WRITTEN TASK: Please copy out all the entries below in full, keeping the text that comes before each answer, and raise every number in the answers, whether a coordinate or a distance, by 17. Leave the pictures out of your reply.

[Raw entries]
-- -- --

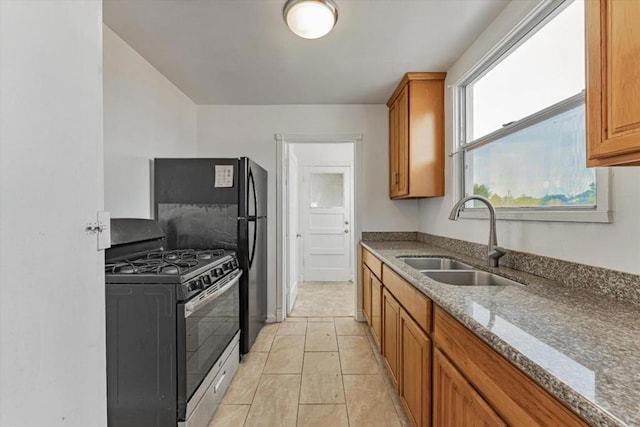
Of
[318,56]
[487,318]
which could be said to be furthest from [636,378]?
[318,56]

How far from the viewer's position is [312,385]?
2.15m

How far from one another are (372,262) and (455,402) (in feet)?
5.34

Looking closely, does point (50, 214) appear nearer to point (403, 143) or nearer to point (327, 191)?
point (403, 143)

-- -- --

WRITTEN ANSWER:
Of
[318,56]
[487,318]
which could be said to be furthest from [636,378]?
[335,73]

How far from the viewer's position is [312,385]?
19.15m

How far from one another are (372,262) and (455,402) (in feet)?
22.34

Looking closely, does point (50, 214) appear nearer to point (403, 143) or nearer to point (327, 191)?
point (420, 160)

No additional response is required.